Faron Pharmaceuticals has announced that it will present Phase 1/2 data from its ongoing BEXMAB study at the 65th American Society of Hematology (ASH) Annual Meeting. The study is investigating the use of bexmarilimab in combination with standard of care (SoC) in relapsed/refractory acute myeloid leukemia (AML) and myelodysplastic syndromes (MDS) patients who have failed hypomethylating agents. The poster presentation will contain updated clinical data from the study. The ASH Annual Meeting will take place from December 9-12, 2023, in San Diego, California and virtually. The lead authors of the study are Dr. Mika Kontro, MD, PhD, Associate Professor at the University of Helsinki, and Dr. Naval Daver, MD, Associate Professor of Leukemia at The University of Texas MD Anderson Cancer Center.

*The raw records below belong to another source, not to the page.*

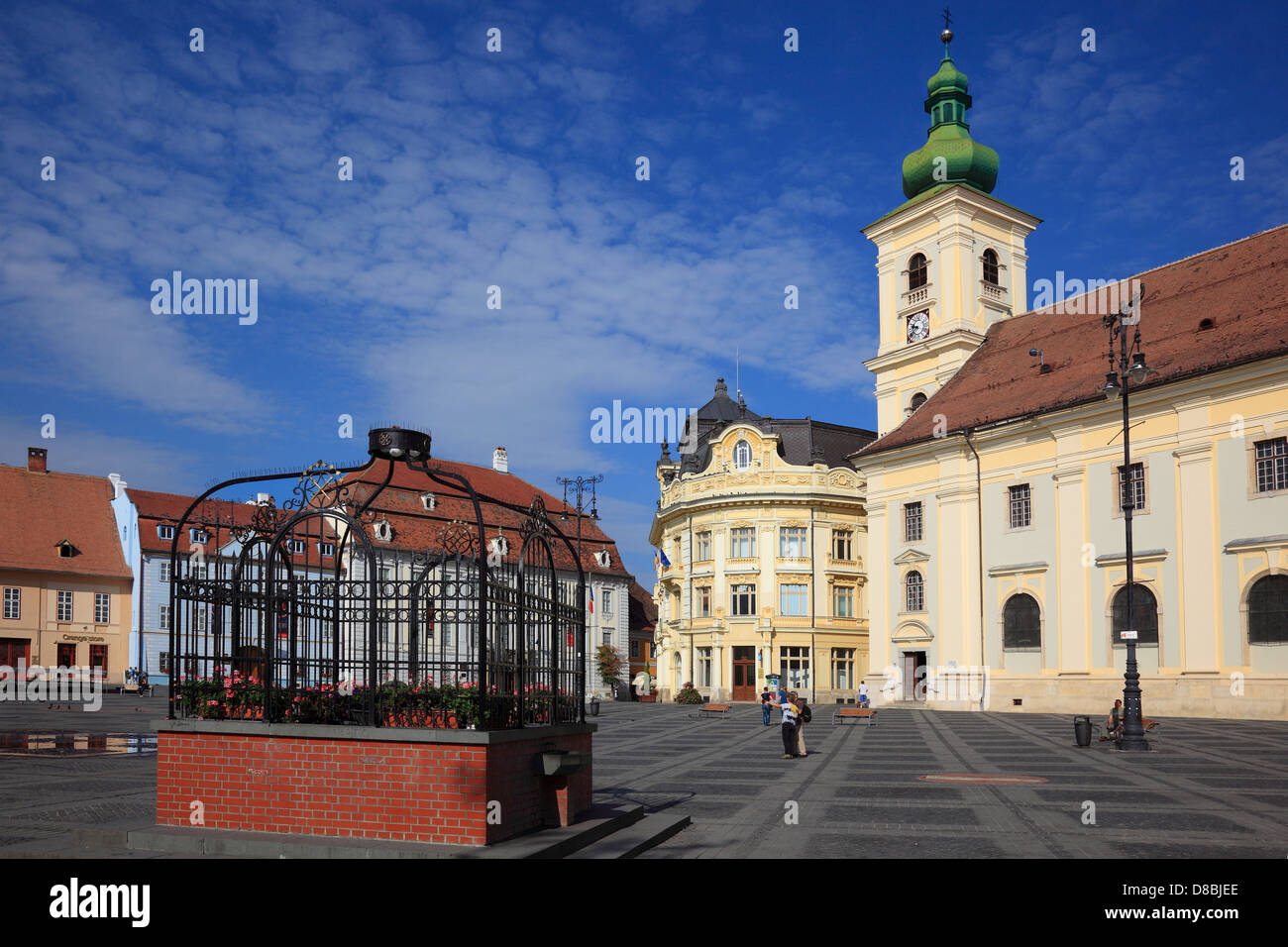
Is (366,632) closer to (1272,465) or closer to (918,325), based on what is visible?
(1272,465)

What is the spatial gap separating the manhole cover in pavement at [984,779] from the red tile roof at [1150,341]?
23.3m

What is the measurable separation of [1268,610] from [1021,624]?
10.2m

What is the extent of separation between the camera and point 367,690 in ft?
33.1

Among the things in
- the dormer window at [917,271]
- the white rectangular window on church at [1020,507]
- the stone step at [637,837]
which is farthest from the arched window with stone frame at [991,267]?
the stone step at [637,837]

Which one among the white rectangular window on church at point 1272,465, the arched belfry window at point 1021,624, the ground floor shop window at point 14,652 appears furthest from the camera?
the ground floor shop window at point 14,652

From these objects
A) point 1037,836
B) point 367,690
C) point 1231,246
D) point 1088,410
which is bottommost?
point 1037,836

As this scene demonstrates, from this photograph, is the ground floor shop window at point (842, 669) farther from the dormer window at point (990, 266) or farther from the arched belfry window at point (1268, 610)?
the arched belfry window at point (1268, 610)

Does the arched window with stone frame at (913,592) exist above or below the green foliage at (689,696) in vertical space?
above

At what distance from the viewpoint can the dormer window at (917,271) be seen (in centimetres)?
5800

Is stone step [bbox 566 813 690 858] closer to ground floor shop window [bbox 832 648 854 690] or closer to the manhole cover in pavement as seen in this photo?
the manhole cover in pavement
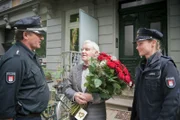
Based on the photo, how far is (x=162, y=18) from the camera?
5.65 metres

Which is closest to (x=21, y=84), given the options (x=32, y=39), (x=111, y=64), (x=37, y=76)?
(x=37, y=76)

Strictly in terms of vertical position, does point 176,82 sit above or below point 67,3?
below

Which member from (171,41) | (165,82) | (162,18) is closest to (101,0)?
(162,18)

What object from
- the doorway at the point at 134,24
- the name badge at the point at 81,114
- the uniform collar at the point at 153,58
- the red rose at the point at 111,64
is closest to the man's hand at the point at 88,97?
the name badge at the point at 81,114

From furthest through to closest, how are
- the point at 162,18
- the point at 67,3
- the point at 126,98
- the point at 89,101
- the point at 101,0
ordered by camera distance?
the point at 67,3, the point at 101,0, the point at 162,18, the point at 126,98, the point at 89,101

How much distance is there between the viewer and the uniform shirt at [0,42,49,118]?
1637mm

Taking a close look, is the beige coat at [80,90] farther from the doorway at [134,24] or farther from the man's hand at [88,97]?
the doorway at [134,24]

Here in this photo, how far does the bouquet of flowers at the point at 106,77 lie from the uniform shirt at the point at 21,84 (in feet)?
1.60

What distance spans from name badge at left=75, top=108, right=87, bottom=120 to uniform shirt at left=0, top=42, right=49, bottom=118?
396 millimetres

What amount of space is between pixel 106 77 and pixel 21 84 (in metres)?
0.78

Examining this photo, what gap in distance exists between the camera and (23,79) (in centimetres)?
174

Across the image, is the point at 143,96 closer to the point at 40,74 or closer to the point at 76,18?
the point at 40,74

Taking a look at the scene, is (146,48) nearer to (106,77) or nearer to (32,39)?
(106,77)

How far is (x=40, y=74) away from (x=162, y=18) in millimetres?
4746
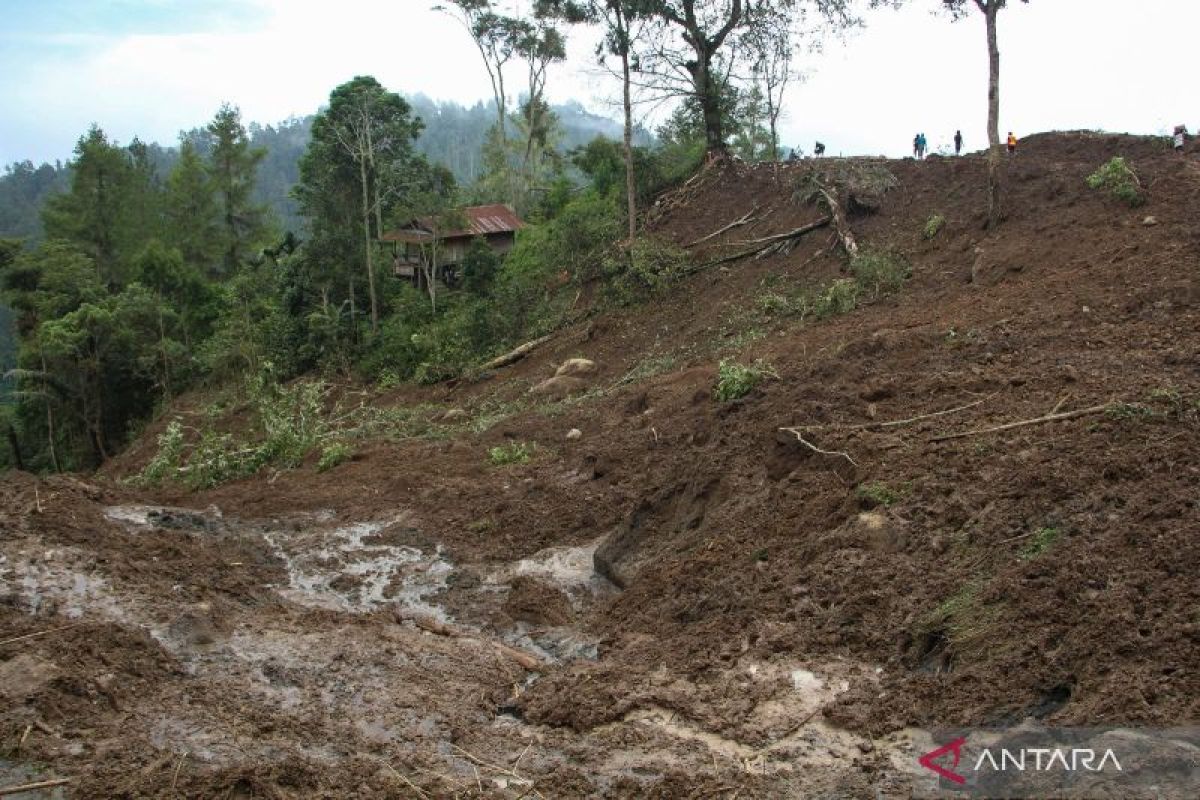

The BEXMAB study is an open-label Phase 1/2 clinical trial investigating bexmarilimab in combination with SoC in the aggressive hematological malignancies of AML and MDS. The primary objective of the study is to determine the safety and tolerability of bexmarilimab in combination with SoC treatment and to identify the recommended Phase II dose. Bexmarilimab is Faron's investigational immunotherapy designed to overcome resistance to existing treatments and optimize clinical outcomes by targeting myeloid cell function and igniting the immune system. It binds to Clever-1, an immunosuppressive receptor found on macrophages, and alters the tumor microenvironment, reprogramming macrophages from an immunosuppressive state to an immunostimulatory one, priming the immune system to attack tumors and sensitizing cancer cells to standard of care.

Faron Pharmaceuticals is a global, clinical-stage biopharmaceutical company focused on tackling cancers via novel immunotherapies. Its lead asset is bexmarilimab, a novel anti-Clever-1 humanized antibody being investigated in Phase 1/2 clinical trials as a potential therapy for patients with hematological cancers in combination with other standard treatments.